CVE-2022-39360: 
NixOS vulnerability analysis and mitigation

CVE-2022-39360 affects Metabase, a data visualization software, prior to versions 0.44.5, 1.44.5, 0.43.7, 1.43.7, 0.42.6, 1.42.6, 0.41.9, and 1.41.9. The vulnerability allows single sign-on (SSO) users to perform password resets on Metabase, which could enable unauthorized access by bypassing the SSO Identity Provider (IdP) authentication (Metabase Advisory).

The vulnerability exists in the password reset functionality of Metabase where SSO users were incorrectly allowed to perform password resets. This could enable users to bypass the intended SSO authentication flow and gain direct access to the system without going through the IdP. The issue has been assigned a CVSS v3 Base Score of 6.5 (Medium), indicating moderate severity with network attack vector, low privilege requirements, and no user interaction needed (AttackerKB).

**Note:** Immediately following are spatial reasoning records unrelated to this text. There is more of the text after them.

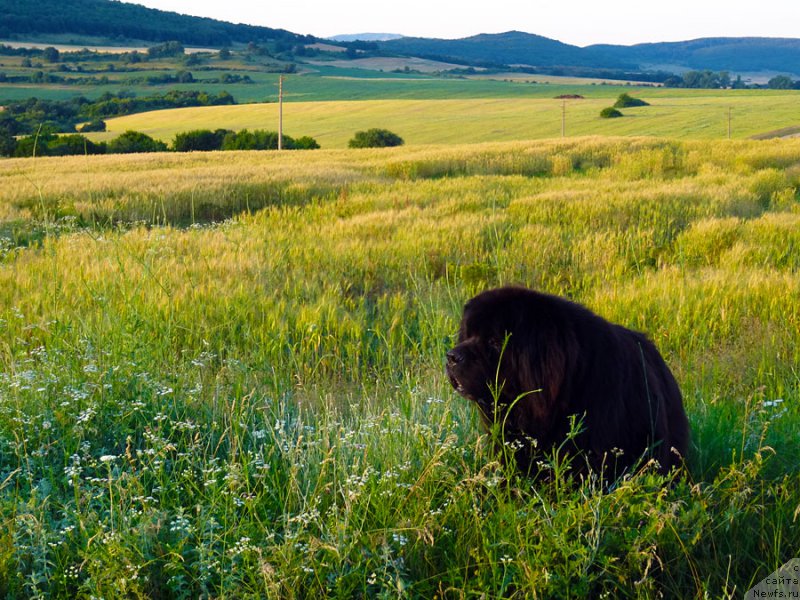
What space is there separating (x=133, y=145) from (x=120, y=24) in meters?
135

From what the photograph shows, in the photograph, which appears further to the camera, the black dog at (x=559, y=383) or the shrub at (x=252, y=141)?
the shrub at (x=252, y=141)

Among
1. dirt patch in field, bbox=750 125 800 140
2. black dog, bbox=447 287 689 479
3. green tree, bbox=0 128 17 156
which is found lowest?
green tree, bbox=0 128 17 156

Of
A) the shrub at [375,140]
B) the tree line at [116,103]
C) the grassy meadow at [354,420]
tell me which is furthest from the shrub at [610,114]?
the grassy meadow at [354,420]

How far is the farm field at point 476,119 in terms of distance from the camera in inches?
1833

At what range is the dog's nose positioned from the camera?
2.64m

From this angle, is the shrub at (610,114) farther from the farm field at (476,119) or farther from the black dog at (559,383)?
the black dog at (559,383)

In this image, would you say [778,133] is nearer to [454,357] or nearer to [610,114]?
[610,114]

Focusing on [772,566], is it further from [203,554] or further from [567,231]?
[567,231]

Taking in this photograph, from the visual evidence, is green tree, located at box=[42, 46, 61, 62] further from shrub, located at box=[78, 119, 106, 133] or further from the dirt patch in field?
the dirt patch in field

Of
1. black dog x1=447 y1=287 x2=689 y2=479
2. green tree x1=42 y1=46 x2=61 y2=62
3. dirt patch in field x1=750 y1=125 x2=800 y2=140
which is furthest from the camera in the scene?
Answer: green tree x1=42 y1=46 x2=61 y2=62

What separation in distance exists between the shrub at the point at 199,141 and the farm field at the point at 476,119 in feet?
21.2

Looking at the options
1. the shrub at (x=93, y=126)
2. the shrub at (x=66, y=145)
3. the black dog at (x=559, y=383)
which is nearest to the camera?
the black dog at (x=559, y=383)

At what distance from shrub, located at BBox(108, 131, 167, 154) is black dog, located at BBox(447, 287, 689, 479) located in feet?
144

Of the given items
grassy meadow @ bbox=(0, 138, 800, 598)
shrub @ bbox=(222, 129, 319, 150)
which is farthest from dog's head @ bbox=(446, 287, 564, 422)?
shrub @ bbox=(222, 129, 319, 150)
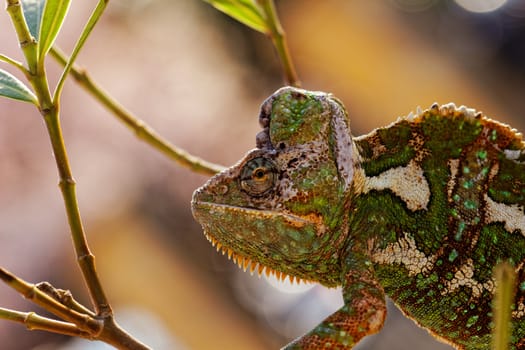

The vulnerability could allow SSO users to circumvent the intended authentication mechanism by resetting their password directly in Metabase, effectively bypassing the security controls provided by the Identity Provider. This creates a potential security gap in organizations relying on SSO for centralized access control and user management (Metabase Advisory).

The vulnerability has been patched in Metabase versions 0.44.5, 1.44.5, 0.43.7, 1.43.7, 0.42.6, 1.42.6, 0.41.9, and 1.41.9. The fix involves blocking password reset functionality for all users who use SSO for their Metabase login (Metabase Commit).